WHAT NEEDS TO BE DONE — Pull out each line below that contains the word "great", and copy every such line in full.

RECORDS PROVIDED —
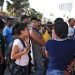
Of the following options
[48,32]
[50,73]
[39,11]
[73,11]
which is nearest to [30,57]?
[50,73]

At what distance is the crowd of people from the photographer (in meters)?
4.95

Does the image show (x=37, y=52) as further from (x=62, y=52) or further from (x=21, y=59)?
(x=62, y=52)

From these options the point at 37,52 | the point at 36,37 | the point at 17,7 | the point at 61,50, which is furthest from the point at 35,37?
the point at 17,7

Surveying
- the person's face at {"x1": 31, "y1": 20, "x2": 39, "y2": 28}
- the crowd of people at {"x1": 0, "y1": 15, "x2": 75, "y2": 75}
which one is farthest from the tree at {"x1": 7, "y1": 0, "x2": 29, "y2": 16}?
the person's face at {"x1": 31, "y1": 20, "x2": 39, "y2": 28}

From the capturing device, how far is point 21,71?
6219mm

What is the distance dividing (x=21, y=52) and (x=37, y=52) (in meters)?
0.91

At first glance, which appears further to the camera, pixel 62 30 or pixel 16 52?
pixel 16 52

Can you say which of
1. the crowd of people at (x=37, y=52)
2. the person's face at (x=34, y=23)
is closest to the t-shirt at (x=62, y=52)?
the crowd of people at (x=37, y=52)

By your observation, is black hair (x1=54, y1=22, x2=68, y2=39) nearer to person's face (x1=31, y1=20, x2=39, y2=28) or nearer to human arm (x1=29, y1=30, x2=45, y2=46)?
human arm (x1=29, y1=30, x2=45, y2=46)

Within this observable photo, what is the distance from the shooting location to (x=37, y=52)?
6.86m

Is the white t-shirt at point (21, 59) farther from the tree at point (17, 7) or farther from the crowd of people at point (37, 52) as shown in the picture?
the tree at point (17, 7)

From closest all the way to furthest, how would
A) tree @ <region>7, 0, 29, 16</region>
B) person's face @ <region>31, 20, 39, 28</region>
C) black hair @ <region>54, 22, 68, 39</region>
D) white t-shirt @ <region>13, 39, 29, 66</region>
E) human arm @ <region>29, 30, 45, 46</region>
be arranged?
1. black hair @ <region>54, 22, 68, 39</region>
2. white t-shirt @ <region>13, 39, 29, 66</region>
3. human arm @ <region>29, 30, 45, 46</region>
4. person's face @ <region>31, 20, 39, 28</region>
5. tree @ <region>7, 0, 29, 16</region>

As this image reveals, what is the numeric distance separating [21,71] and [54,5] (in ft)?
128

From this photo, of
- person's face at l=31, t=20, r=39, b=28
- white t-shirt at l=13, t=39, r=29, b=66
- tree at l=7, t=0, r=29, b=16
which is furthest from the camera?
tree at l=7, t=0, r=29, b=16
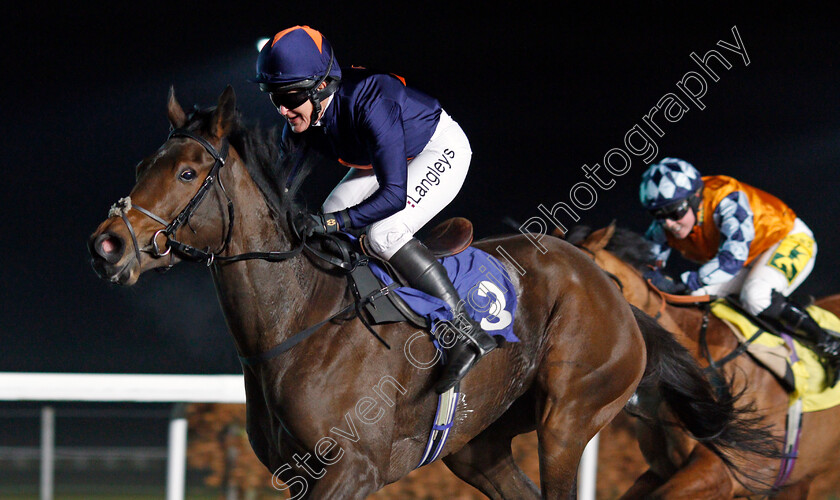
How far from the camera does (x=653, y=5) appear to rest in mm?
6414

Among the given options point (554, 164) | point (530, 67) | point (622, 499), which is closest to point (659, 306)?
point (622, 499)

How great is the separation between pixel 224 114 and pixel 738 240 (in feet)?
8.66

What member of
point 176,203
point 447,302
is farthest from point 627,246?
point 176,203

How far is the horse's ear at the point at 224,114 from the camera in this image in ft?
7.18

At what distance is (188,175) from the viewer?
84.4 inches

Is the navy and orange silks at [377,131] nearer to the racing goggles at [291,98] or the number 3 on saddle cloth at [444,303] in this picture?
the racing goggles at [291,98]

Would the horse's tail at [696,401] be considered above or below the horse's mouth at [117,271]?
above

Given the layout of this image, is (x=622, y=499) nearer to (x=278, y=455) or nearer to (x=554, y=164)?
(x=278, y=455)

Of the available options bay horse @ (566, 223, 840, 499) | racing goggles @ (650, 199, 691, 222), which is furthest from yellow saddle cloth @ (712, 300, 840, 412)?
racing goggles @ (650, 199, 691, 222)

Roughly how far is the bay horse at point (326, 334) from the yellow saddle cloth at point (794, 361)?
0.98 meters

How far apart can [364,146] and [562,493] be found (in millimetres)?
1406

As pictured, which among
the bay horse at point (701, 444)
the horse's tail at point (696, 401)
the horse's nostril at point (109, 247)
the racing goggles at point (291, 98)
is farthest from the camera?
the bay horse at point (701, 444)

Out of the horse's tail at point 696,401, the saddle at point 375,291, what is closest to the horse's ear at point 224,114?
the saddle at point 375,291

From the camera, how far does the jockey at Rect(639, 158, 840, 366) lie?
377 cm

...

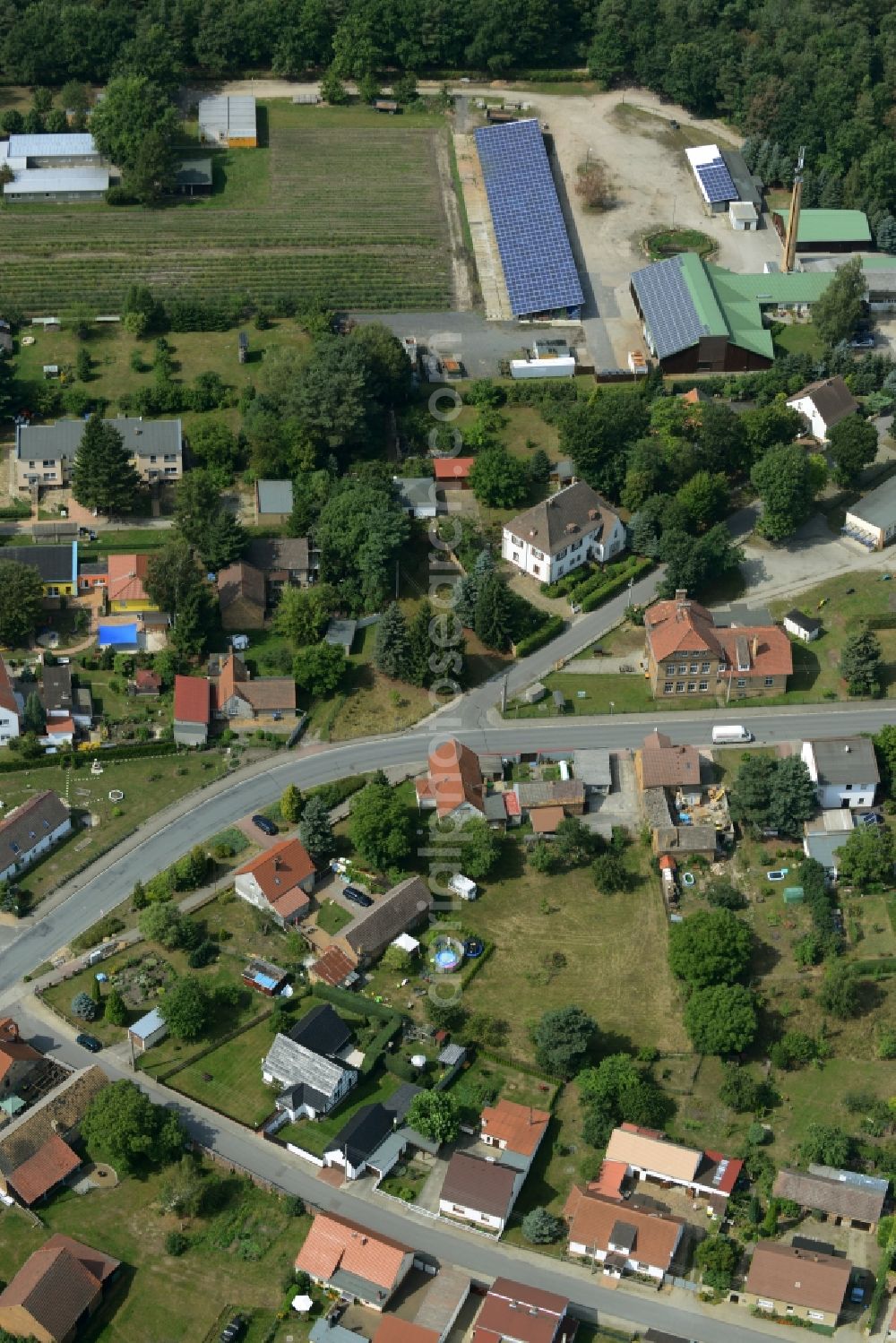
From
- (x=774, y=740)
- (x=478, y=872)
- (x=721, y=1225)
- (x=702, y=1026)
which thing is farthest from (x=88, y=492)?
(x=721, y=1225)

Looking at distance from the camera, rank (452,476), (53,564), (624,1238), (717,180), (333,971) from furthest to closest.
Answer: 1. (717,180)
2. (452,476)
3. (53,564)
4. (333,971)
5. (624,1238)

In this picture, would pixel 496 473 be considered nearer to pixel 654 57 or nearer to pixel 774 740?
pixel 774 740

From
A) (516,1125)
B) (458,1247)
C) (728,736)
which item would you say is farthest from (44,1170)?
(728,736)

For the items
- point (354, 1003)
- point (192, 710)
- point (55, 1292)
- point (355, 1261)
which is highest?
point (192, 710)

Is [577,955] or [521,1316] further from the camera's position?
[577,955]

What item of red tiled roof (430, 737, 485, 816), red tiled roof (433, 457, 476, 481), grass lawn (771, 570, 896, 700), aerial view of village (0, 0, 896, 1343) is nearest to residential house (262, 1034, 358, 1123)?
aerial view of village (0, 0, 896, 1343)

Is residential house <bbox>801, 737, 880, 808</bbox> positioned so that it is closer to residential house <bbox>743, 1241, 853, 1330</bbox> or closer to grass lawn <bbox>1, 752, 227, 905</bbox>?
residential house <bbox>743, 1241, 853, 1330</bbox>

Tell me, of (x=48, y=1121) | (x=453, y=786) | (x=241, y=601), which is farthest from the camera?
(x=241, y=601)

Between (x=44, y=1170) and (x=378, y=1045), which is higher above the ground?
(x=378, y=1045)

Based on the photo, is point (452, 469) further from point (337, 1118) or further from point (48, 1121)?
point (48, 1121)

==

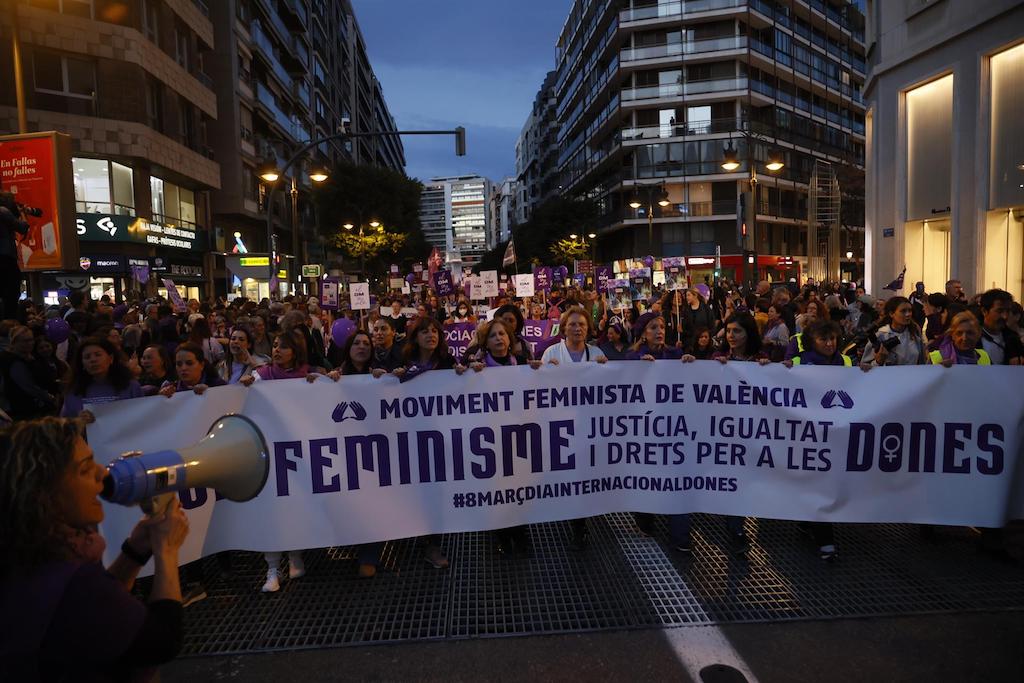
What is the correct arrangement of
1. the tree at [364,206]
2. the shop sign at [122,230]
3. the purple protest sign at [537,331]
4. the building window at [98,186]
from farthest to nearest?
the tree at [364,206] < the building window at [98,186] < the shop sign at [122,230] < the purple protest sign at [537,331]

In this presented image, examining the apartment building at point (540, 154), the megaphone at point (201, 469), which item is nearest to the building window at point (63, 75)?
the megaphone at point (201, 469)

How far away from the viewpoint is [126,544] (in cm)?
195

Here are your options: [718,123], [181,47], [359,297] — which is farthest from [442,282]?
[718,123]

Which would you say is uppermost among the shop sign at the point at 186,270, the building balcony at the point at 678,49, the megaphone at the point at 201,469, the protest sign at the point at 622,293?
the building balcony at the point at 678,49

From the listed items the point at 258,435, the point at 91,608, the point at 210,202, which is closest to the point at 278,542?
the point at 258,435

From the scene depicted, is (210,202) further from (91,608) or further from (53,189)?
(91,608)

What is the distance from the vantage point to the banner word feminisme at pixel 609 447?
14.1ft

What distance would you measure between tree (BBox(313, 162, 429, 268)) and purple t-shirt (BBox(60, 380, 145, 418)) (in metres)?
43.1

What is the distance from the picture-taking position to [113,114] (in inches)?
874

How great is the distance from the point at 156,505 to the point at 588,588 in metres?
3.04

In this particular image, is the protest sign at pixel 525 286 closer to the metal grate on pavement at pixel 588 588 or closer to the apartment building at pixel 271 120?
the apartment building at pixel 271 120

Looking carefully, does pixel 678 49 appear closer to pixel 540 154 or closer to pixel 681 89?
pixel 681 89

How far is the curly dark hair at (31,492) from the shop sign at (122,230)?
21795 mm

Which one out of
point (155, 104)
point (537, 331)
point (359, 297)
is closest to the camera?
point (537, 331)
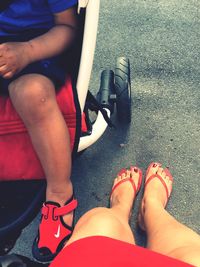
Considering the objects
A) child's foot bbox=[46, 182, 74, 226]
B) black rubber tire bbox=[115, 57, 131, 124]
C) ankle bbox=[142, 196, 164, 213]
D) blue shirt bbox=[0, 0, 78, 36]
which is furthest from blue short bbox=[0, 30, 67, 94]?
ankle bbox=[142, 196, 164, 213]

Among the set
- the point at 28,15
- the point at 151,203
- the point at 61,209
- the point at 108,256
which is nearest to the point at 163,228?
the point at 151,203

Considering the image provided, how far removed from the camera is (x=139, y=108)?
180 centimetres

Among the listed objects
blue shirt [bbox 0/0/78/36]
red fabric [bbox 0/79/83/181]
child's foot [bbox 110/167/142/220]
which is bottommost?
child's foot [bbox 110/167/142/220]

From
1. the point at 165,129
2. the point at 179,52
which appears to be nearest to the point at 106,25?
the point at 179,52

FINISHED EXERCISE —
How great is the separation between pixel 224 114 and pixel 738 240 (in feet)?
How great is the distance from the point at 156,505 to the point at 588,588 in metres?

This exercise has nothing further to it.